2. Scaling and Maturing

  • Introduce policy-as-code tooling (e.g. OPA, Renovate, Snyk, GitHub Advanced Security).
  • Implement automated update workflows for low-risk upgrades (e.g. patch versions).
  • Require manual review for high-impact or risky changes (e.g. major version bumps).
  • Track policy adherence metrics and include them in engineering dashboards.
  • Align policies with broader supply chain security initiatives and SBOM strategies.

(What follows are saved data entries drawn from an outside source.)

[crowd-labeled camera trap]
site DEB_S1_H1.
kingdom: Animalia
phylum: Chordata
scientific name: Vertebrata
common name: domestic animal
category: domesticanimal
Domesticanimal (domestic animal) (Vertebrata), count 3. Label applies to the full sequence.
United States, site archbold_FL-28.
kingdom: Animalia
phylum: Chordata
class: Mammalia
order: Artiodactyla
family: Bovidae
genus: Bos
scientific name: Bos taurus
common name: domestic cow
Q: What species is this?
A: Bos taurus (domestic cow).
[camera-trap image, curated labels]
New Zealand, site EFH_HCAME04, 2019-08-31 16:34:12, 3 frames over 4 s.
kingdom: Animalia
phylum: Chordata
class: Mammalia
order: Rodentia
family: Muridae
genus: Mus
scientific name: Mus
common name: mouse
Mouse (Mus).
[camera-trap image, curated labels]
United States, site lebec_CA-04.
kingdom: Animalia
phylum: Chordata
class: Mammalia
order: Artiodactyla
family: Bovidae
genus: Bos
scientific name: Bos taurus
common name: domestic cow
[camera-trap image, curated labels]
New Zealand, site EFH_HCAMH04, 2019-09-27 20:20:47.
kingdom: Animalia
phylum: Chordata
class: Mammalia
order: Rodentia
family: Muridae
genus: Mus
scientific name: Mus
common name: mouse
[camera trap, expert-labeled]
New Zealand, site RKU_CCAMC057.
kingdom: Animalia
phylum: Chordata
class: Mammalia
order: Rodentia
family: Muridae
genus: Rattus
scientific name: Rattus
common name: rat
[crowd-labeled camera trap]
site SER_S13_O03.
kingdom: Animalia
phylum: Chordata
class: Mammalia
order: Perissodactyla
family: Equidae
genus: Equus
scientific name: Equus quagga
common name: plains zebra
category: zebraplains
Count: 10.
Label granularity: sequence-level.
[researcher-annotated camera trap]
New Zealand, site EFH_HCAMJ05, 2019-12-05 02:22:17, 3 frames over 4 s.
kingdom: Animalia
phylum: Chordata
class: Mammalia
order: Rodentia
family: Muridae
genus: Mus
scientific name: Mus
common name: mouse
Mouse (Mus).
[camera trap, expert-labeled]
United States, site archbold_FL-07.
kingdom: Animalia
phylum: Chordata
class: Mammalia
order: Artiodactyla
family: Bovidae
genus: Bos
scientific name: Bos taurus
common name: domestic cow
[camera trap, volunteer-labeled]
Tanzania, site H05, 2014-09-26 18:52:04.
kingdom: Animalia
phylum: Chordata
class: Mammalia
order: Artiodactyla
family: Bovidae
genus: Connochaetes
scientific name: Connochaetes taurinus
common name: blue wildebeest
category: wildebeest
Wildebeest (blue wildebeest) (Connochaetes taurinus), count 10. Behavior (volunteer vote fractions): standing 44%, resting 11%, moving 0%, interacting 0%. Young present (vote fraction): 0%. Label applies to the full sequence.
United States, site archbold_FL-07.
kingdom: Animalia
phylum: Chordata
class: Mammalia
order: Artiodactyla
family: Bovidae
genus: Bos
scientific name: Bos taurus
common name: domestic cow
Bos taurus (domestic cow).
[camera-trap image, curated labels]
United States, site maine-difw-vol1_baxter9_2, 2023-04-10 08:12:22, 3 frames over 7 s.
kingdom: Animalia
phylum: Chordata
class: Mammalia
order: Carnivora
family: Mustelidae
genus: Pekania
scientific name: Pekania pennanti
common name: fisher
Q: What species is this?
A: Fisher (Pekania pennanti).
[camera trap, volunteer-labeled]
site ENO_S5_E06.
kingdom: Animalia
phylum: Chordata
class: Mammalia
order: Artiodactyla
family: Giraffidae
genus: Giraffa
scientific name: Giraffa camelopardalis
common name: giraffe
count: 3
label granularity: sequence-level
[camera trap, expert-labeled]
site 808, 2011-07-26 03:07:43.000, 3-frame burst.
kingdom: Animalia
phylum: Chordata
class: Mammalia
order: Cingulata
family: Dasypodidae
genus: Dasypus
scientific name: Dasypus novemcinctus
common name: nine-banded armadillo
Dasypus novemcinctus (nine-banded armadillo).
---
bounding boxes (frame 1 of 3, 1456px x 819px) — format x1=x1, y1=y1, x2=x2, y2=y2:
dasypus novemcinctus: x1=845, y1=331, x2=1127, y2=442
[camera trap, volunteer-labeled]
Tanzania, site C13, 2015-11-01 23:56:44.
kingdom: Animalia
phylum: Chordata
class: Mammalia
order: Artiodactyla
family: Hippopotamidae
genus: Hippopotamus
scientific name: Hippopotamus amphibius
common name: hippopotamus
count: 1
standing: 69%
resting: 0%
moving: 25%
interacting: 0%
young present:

3. Team Behaviours to Encourage

  • Treat dependencies as part of your system - not just someone else’s code.
  • Review dependency changes with the same scrutiny as application code.
  • Stay curious - investigate what each library does and its maintenance signals.
  • Share policy rationale openly and invite improvement feedback.

4. Watch Out For…

  • Blanket bans that block productivity without alternatives or clear reasoning.
  • Drift between policy and practice due to lack of tooling or visibility.
  • Dependency sprawl - unmanaged growth in redundant or outdated libraries.
  • Security findings ignored due to alert fatigue or unclear ownership.

5. Signals of Success

  • Teams understand and follow dependency usage policies with ease.
  • Risk is reduced without slowing down development.
  • Updates are regular, predictable, and automated where safe.
  • Vulnerabilities and license issues are caught before reaching production.
  • Engineering and security teams collaborate on policy evolution.